2.1 Kann die durchgeführte Reparatur als ausreichend zum Nachweis des Integritätsinteresses angesehen werden?
Wenn das Verhältnis Wiederbeschaffungswert / Reparaturkosten zwischen 70% und 130% beträgt, kann bekanntlich der Schädiger ohne Vorliegen eines Reparaturnachweises die für Ihn wirtschaftlich günstigere Variante auswählen. Im Regelfall ist dieses die Abrechnung auf Totalschadenbasis. Wenn allerdings der Geschädigte sein Fahrzeug repariert und weiterbenutzt, wird seitens der Rechtsprechung das Integritätsinteresse als nachgewiesen angesehen und eine Abrechnung auf Reparaturkostenbasis zuerkannt.
Es ist aber auch so, dass nicht jede Art Reparatur das Vorhandensein des besagten Integritätsinteresses nahe legt oder gar zum Nachweis desselben dienen kann.

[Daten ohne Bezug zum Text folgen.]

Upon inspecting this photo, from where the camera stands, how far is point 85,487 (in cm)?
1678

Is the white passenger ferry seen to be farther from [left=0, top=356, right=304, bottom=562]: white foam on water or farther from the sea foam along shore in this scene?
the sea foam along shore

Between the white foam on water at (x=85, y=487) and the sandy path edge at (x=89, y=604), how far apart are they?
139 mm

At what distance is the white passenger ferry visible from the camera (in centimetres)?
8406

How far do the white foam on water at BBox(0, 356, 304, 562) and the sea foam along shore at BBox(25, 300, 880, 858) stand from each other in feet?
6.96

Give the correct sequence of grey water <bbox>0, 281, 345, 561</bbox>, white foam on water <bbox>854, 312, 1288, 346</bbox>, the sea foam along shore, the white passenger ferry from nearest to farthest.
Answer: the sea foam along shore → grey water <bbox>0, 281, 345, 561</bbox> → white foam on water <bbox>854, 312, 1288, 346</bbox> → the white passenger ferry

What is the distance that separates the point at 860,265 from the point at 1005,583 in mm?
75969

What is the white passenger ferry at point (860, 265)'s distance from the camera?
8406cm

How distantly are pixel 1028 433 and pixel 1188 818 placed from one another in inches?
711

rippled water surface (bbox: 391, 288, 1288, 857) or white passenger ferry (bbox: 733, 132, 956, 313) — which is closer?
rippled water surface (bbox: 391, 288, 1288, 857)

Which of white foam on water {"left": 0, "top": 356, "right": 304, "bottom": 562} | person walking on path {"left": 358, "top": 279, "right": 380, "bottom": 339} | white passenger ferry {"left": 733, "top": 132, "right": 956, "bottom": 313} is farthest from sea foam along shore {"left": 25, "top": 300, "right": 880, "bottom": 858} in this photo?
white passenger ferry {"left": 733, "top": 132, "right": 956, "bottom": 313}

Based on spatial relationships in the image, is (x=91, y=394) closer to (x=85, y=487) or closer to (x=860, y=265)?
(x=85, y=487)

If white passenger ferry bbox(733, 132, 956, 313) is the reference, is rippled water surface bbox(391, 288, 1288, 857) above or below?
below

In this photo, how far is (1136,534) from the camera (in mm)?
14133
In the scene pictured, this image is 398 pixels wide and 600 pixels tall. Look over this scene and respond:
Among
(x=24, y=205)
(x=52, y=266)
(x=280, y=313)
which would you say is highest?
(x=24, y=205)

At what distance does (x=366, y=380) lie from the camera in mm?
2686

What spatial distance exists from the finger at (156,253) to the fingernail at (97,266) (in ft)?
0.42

Der Sachverständige ist also hier gefordert, die ausgeführte Reparatur technisch zu würdigen (vgl. OLG Düsseldorf vom 25.04.2001 (1 U 9/00)) und es so den anderen Beteiligten am Regulierungsvorgang zu ermöglichen, das Vorhandensein des Integritätsinteresses zu beurteilen. Mit ebenfalls weitreichenden Konsequenzen für den Regulierungsaufwand des Schädigers.
3. Welcher Aufwand ist angemessen, um die oben genannten Fragen zu klären?
Der Aufwand für eine detaillierte und dokumentierte technische Würdigung des Reparaturergebnisses, wie sie fallweise für die Bezifferung des eingetretenen Schadens von erheblicher Bedeutung ist, ist insbesondere bei schwereren Schäden ganz erheblich. Der Schadenbereich ist freizulegen, der Reparaturweg nachzuvollziehen, ggf. ist die Karosserie und/oder sind die Achsen zu vermessen, und dergleichen mehr.
Es kann nicht angemessen sein, einen solchen Aufwand von Vornherein und stets zu betreiben. Eben so wenig kann es richtig sein, die oben beschriebenen Fragestellungen schlichtweg offen zu lassen. Angemessen ist daher eine nur geringen Zeitaufwand verursachende kurze zerstörungsfreie Sicht und Funktionsprüfung. Das Ergebnis ist mit einigen Lichtbildern zu dokumentieren, um den an der Regulierung Beteiligten die Feststellungen des Sachverständigen hinsichtlich des Reparaturergebnisses nachvollziehbar zu machen. Ein solcher Vorgang sollte im Regulierungsalltag insgesamt nicht mehr als ca. 25 Minuten in Anspruch nehmen.
4. Sind die entstehenden Kosten den Gemeinkosten oder der Gutachtengrundgebühr zuzuschlagen?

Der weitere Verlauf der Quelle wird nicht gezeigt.